Traditionally, we use bibliometrics: citation tracking, pageviews, downloads, and the like. Our good friend COUNTER fits the bill. As the number of digital-only items grows, altmetrics become more important. Are articles being shared on LinkedIn or twitter? I know that one organization has tried to measure the effects of "#icanhazpdf," article sharing on social media, with mixed results. And increasingly, the line between biblio- and altmetrics are blurring.

Return on investment is also an opportunity to measure IR success, albeit crudely. Back to that paywalled article; we know that Elsevier thinks it's worth $36. Could we then write, in an annual report, that we added x-number of articles to our IR in 2015, or a fair market value of x times whatever the median article value is? That might be effective in terms of telling a story to academic administration.

Qualitative methods could also prove useful. Interview faculty, either individually or in focus groups, ask how IRs work, or don't, for them.

Speaking of faculty, this doesn't work without buy-in from them. It's why open access policies and initiatives are so important. Open access papers tend to get cited, get read, and get used more than those that are paywalled. Academic publishing looks like a moral hazard at times; faculty publish stuff and then we in the library have to buy it back from publishers.

Want one? Buy one!
We're asking a lot from faculty here, with the open access policy and the repository. We're asking them to trust us with their research, their work, and we librarians need to continually earn that trust. And that trust is part of success.
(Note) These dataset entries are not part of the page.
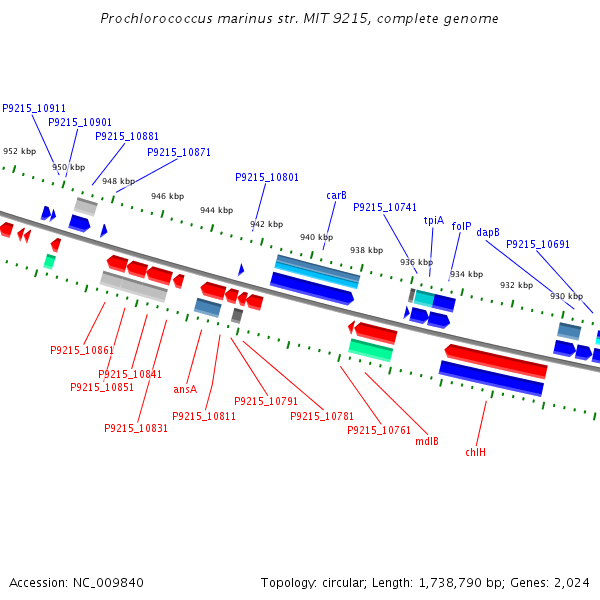 Prochlorococcus marinus str. MIT 9215, complete genome

P9215_10911
P9215_10901
P9215_10881
P9215_10871
P9215_10801
carB
P9215_10741
tpiA
folP
dapB
P9215_10691

952 kbp
950 kbp
948 kbp
946 kbp
944 kbp
942 kbp
940 kbp
938 kbp
936 kbp
934 kbp
932 kbp
930 kbp

P9215_10861
P9215_10841
P9215_10851
P9215_10831
ansA
P9215_10811
P9215_10791
P9215_10781
P9215_10761
mdlB
chlH

Accession: NC_009840

Topology: circular; Length: 1,738,790 bp; Genes: 2,024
So to recap, institutional repository success is, to me, when you find the stuff, whether you notice the repository or not. When the repository is
  • Easy to use. 
  • Useful.
  • Interoperable, in that it works with what we have in terms of discovery platforms and search.  
  • Smooth and seamless, reducing friction so we don’t have to search in multiple places. That is, the IR can be unseen and still work! 
  • Branding/marketing can be useful: be consistent.
Thank you very much for the opportunity to present, and I look forward to your questions and comments. 


Take this with a grain of salt because I did not get the job.